_Prompt_.
Say how many lines of the data below have the word "United" in them. Add nothing else.

[Stored data entries]
#####

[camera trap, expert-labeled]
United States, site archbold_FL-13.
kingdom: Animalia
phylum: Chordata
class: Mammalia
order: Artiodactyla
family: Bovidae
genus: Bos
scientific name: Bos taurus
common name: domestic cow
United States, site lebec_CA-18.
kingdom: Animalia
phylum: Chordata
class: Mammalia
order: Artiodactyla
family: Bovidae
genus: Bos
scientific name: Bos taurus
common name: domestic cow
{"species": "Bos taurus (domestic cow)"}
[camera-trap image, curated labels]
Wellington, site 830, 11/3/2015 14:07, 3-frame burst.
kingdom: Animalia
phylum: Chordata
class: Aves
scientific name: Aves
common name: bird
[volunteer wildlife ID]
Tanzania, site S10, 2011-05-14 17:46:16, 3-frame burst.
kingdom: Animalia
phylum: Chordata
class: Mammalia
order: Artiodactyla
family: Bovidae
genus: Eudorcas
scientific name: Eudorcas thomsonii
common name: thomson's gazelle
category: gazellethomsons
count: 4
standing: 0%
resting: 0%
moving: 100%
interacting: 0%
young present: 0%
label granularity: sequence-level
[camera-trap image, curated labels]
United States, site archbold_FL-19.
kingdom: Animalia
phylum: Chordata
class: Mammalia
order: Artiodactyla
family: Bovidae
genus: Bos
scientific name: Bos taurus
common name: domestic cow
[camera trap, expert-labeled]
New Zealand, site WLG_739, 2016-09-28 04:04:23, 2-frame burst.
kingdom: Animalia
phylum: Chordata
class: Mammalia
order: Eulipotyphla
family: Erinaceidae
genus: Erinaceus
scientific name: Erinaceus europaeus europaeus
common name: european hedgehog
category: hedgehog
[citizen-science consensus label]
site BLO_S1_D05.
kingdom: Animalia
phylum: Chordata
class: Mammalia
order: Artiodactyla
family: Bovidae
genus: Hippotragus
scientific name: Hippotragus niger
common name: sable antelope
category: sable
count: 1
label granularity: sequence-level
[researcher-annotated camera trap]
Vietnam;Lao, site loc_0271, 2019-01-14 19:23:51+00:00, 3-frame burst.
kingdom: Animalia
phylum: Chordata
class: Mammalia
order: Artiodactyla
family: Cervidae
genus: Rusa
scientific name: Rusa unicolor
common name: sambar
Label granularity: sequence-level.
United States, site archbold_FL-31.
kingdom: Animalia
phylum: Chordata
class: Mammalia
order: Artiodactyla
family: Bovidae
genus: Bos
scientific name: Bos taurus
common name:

#####

_Output of the task_.
4